Here's the definition of do_is in src/locale.cpp:

1260 bool
1261 ctype_byname<wchar_t>::do_is(mask m, char_type c) const
1262 {
1263 #ifdef _LIBCPP_WCTYPE_IS_MASK
1264     return static_cast<bool>(iswctype_l(c, m, __l));
1265 #else
1266     bool result = false;
1267     wint_t ch = static_cast<wint_t>(c);
1268     if (m & space) result |= (iswspace_l(ch, __l) != 0);
1269     if (m & print) result |= (iswprint_l(ch, __l) != 0);
1270     if (m & cntrl) result |= (iswcntrl_l(ch, __l) != 0);
1271     if (m & upper) result |= (iswupper_l(ch, __l) != 0);
1272     if (m & lower) result |= (iswlower_l(ch, __l) != 0);
1273     if (m & alpha) result |= (iswalpha_l(ch, __l) != 0);
1274     if (m & digit) result |= (iswdigit_l(ch, __l) != 0);
1275     if (m & punct) result |= (iswpunct_l(ch, __l) != 0);
1276     if (m & xdigit) result |= (iswxdigit_l(ch, __l) != 0);
1277     if (m & blank) result |= (iswblank_l(ch, __l) != 0);
1278     return result;
1279 #endif
1280 }

In this example, line 1273 sets the result to true, but lower_a is not an upper-case character, so § 22.3.3.1.1 doesn't hold true for isupper:

...
template <class charT> bool isupper (charT c, const locale& loc);
template <class charT> bool islower (charT c, const locale& loc);
template <class charT> bool isalpha (charT c, const locale& loc);
...
1 Each of these functions isF returns the result of the expression:
use_facet< ctype<charT> >(loc).is(ctype_base::F, c)
where F is the ctype_base::mask value corresponding to that function (22.4.1)

A few months ago, I put in a patch that changes all of the lines like if (m & alpha) ... to if ((m & alpha) == alpha) to avoid this problem, and shortly thereafter reverted the patch thinking that it was non-conforming. Now I'm not so sure I should have reverted it.

I'm moving the discussion of the bitmask bug to PR22858. That's a separate issue than what this patch addresses.

danalbert abandoned this revision.Mar 10 2015, 1:50 PM

The #else case (waaaaaaay down at the bottom) already does this... my mistake.

It was my belief that the underlying OS/C library would provide these defines.
My goal was to get the same results as if you were calling islower, etc in the C library.

Is that not true for Android, etc?

For Android and newlib the problem is that the mask of the table isn't wide enough, so we run in to cases where we don't have m & n == 0 for any m and n in the ctype_base masks. _CTYPE_R, for example, is _CTYPE_P | _CTYPE_U | _CTYPE_L | _CTYPE_D | _CTYPE_B, rather than just 1 << 1.

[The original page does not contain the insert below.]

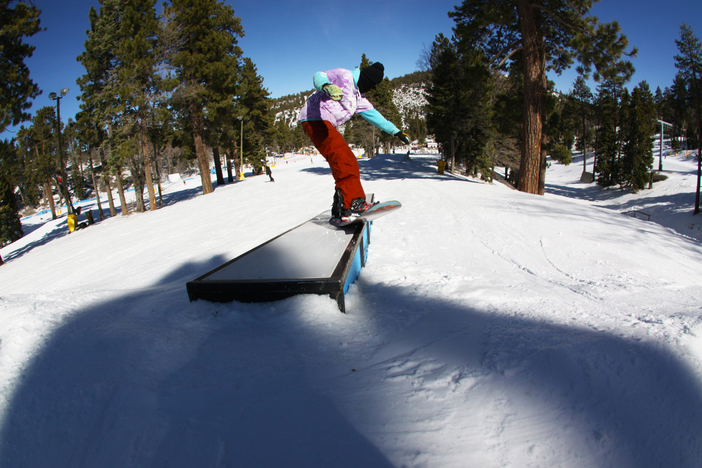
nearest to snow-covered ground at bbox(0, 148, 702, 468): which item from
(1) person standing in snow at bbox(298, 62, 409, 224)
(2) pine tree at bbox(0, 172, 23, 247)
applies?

For those implementations that have this issue, we can just fall through to the #else case and use the defaults.

jroelofs: you should submit that test case to keep us honest. I think we already have some tests that do that, but they're in tests that require more locale support (any) than some platforms (bionic, newlib) provide, so they don't get run.